For the passive cooling of the hardware in embedded systems, several methods have been established that can be used individually or in combination:

• Housings can be designed to ensure an optimal natural air flow – either in the housing itself or on the outside of the housing, so that heat transmitted to the housing is discharged.
• Heat sinks are glued to heat-generating components such as controllers, power management ICs (PMICs) and RAM devices. They often have a large surface area to efficiently dissipate heat to the environment. Such heat sinks can also serve as a buffer to absorb and distribute short-term heat generation.
• Heat spreaders also dissipate heat from the source and release it, for example, to a heat sink. Or if the heat in the housing itself can no longer be dissipated, a heat spreader could allow for better distribution of the heat to the housing of a system or to its surroundings.
• Thermal guide pads or thermal paste are used in conjunction with almost all the aforementioned cooling methods. They enable the best possible heat transfer between the component and the heat sink while avoiding air gaps.
• Regulating the environmental ambient conditions of the embedded system

If embedded processors reach certain temperature values, the clocking and voltage of the cores are reduced. This method called “Dynamic Voltage and Frequency Scaling” for throttling the processor power is defined in the Linux BSP.

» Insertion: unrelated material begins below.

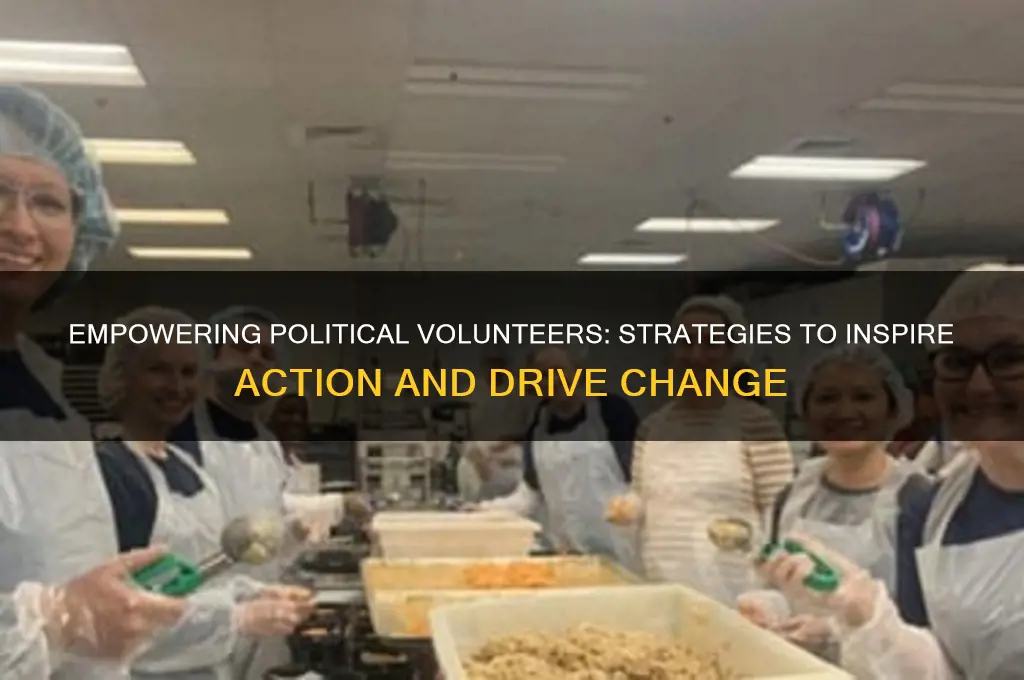 how to motivate political volunteers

Due to this dynamic scaling, one must consider the available computing power may be reduced when testing and selecting a cooling solution. Control of a fan for active cooling is integrated in the BSP and can be used to supplement passive cooling methods to prevent or limit throttling of the processor.

Critical temperature values can lead to an emergency shutdown of the processor to prevent total failure and defect. This behavior and the consequences – for example, how a system can then be reset and restarted – should be considered in the design.

Heat generation, cooling requirements, and the selection and dimensioning of critical components requires extensive expertise and experience.

The environmental conditions for the use of electronics must be known or defined. The thermal specification of the processor and other components as well as power consumption and heat development under various load scenarios provide information about the cooling requirement. These values can be simulated and validated with a prototype in the laboratory.

For the selection of the appropriate heat sinks, their thermal resistance and possible power consumption are compared with the data of simulation or laboratory tests. In conjunction with other requirements and conditions, such as the available space and the nature of the housing, this will provide the ideal cooling system for the application.